The same method proves that the extremal type of a Gamma distribution is Gumbel as well.

Example 3: Consider an i.i.d. sequence $X_n$ with uniform distribution $U(0,1)$. Then $F(x) = x$ and $f(x) = 1$ for $[0,1]$. Take $z < 0$ and $n> -z$, and the sequences $a_n = 1/n$ and $b_n = 1$. Then

$\mathbb{P}\left( \dfrac{M_n - b_n}{a_n}\leq z \right) = (F(a_nz+b_n))^n = \left( 1+ \dfrac{z}{n} \right)^n \to e^z,$

proving that $M_n$ has Weibull extremal type.

Simulations

In this section we perform some simulations several random variables and see what the distribution of their maxima looks like. The approach we follow is based on obtaining $nk$ samples and group them in $n$ groups of $k$ observations. We compute the maximum for each group and construct the corresponding histogram.

Example 4: consider an i.i.d. sequence $X_i\sim\mathcal{N}(0,1)$, and take $k=50$ and $n=2000$. We generate $100000$ observations of our random variable and group them in $2000$ groups of $50$ samples.

import numpy as np
import matplotlib.pyplot as plt
from scipy.stats import expon

n = 2000
k = 50
obs = n*k

s = expon.rvs(size=obs)

plt.hist(s, bins='auto')
plt.title("Histogram of exponential r.v.")
plt.show() Now we look at the maxima of the blocks:

blocks = np.empty([n,k])
for i in range(n):
blocks[i,:] = s[k*i:k*(i+1)]

maxima = np.empty(n)
for i in range(n):
maxima[i] = np.max(blocks[i,:])

plt.hist(maxima, bins='auto')
plt.title("Histogram of block maxima")
plt.show() We can see that it looks like a Gumbel distribution as expected. We use scipy’s functions to fit the corresponding curve.
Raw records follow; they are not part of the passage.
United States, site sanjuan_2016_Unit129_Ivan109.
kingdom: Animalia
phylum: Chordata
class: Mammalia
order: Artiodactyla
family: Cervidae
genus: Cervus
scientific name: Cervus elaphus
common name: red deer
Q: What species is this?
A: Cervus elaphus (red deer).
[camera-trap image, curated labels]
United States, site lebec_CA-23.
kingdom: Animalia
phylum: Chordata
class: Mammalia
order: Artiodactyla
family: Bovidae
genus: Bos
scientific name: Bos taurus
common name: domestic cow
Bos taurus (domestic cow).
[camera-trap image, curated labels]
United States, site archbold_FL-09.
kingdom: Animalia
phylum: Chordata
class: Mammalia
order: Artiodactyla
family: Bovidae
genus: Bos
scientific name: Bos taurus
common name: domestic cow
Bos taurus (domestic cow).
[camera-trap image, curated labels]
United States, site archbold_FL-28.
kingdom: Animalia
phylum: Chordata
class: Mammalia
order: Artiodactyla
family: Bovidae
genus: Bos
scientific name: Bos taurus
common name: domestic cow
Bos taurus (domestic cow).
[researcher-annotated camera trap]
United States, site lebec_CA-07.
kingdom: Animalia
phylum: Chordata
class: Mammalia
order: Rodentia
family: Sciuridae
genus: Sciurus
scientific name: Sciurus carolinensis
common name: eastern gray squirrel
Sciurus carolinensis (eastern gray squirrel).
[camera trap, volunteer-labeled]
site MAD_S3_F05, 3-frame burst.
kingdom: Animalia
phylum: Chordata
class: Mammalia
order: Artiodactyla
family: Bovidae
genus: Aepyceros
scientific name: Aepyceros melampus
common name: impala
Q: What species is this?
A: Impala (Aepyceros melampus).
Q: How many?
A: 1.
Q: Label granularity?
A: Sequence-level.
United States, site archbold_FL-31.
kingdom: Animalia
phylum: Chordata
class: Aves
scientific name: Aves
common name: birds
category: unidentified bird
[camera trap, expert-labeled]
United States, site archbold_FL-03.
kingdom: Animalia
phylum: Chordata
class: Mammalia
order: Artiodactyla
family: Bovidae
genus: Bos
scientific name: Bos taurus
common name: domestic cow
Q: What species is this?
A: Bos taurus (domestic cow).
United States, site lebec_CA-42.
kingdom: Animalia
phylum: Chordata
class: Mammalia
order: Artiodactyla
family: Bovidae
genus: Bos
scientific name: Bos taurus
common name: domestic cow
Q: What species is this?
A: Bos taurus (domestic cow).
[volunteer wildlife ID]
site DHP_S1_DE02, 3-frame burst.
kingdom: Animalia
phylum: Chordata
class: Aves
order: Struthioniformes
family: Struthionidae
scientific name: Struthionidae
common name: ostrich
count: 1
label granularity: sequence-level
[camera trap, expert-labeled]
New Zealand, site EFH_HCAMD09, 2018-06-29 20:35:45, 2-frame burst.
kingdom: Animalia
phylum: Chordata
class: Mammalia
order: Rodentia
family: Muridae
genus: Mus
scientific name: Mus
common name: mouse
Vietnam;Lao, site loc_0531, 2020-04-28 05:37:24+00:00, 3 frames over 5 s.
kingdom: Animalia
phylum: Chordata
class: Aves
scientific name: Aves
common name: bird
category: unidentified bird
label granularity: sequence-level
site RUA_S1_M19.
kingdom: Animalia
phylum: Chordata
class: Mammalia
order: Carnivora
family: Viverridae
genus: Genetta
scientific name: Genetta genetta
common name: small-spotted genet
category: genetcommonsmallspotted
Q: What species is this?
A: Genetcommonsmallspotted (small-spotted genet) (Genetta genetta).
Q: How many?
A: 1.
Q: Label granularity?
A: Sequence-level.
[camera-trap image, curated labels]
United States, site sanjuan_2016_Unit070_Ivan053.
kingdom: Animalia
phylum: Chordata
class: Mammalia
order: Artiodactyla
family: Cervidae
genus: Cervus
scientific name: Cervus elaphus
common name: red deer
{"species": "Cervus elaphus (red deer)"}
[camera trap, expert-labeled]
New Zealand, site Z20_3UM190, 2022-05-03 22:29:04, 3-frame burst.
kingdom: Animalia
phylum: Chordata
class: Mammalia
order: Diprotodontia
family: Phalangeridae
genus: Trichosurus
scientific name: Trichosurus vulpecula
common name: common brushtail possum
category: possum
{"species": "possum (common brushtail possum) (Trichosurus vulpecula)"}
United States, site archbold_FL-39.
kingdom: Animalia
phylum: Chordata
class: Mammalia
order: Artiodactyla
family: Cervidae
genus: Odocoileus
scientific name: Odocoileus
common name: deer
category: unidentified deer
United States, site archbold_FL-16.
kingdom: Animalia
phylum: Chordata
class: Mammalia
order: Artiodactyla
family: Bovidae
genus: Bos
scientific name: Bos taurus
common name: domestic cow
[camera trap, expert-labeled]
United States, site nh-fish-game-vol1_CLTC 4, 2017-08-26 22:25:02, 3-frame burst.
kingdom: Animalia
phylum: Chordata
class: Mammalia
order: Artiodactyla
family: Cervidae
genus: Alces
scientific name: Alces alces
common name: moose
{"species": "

We will see in the next entries how can we fit such curves.

from scipy.stats import gumbel_r

params = gumbel_r.fit(maxima)

fig, ax = plt.subplots(1, 1)
x = np.linspace(0,15, 100)

pdf_fitted = gumbel_r.pdf(x , loc = params , scale = params )
ax.plot(x,pdf_fitted,'r-')
ax.hist(maxima,density=True,alpha=.3, bins ='auto')
plt.show() which looks like a very decent fit.

Example 5: consider now uniform random variables $X_i\sim U(0,1)$. We proceed in a similar way as in the previous example: first we sample $X_i$ and take a look at the histogram:

from scipy.stats import uniform

n = 2000
k = 50
obs = n*k

s = uniform.rvs(size=obs)

plt.hist(s, bins='auto')
plt.title("Histogram of uniform r.v.")
plt.show() Now we construct the blocks and their maxima:

blocks = np.empty([n,k])
for i in range(n):
blocks[i,:] = s[k*i:k*(i+1)]

maxima = np.empty(n)
for i in range(n):
maxima[i] = np.max(blocks[i,:])

plt.hist(maxima, bins='auto')
plt.title("Histogram of block maxima")
plt.show() Finally we fit the curve of the Weibull distributioin:

from scipy.stats import weibull_max

params = weibull_max.fit(maxima , floc = 1)

fig, ax = plt.subplots(1, 1)
x = np.linspace(0,15, 100)

pdf_fitted = weibull_min.pdf(x , loc = params , scale = params, c = params  )
ax.plot(x,pdf_fitted,'r-')
ax.hist(maxima,density=True,alpha=.3, bins ='auto')
plt.show() Remark: there are some issues with the Weibull distribution in the scipy library.